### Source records
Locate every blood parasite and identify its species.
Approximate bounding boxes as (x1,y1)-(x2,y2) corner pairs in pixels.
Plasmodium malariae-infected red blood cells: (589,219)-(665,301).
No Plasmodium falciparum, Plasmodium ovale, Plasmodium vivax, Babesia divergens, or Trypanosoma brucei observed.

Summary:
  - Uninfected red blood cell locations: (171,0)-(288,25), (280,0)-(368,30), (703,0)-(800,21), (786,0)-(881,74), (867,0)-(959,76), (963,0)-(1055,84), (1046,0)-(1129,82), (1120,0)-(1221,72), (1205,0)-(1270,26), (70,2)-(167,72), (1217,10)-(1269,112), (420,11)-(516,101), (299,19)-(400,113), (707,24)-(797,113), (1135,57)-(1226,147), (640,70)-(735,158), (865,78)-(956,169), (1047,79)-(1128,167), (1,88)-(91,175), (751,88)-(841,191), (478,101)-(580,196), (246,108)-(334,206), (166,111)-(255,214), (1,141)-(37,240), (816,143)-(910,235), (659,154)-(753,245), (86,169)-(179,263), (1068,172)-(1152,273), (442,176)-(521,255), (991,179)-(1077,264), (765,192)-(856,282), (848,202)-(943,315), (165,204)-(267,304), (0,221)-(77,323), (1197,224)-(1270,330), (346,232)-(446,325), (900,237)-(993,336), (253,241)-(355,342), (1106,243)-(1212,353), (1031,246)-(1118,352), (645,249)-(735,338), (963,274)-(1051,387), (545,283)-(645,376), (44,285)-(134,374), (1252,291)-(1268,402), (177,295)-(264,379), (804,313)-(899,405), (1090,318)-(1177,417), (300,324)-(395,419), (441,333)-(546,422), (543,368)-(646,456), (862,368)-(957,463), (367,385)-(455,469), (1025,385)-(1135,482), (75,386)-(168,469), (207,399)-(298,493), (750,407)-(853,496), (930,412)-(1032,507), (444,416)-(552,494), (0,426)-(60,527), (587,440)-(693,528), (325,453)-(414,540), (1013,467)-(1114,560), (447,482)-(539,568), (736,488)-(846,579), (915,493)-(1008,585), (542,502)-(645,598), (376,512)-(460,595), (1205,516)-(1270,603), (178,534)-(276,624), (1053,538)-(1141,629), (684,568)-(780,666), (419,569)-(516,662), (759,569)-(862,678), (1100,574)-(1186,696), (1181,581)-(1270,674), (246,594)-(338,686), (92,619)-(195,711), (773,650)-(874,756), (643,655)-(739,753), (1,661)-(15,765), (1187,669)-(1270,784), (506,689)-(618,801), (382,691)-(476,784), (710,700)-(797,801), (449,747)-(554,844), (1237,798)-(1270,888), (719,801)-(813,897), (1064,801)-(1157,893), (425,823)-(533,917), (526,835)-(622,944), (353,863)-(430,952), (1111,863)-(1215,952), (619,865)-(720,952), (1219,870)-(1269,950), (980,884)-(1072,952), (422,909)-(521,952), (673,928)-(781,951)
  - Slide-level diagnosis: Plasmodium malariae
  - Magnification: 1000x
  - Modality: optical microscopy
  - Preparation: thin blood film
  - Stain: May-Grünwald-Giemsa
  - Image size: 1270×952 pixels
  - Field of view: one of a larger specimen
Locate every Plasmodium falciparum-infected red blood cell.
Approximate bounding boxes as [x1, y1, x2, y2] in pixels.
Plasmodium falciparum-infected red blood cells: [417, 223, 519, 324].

### About this exercise
The line containing "- Field of view: one of a larger specimen" and every line after it, through the end of the records above: output exactly those, and nothing else.

### Exercise result
  - Field of view: one of a larger specimen
Locate every Plasmodium falciparum-infected red blood cell.
Approximate bounding boxes as [x1, y1, x2, y2] in pixels.
Plasmodium falciparum-infected red blood cells: [417, 223, 519, 324].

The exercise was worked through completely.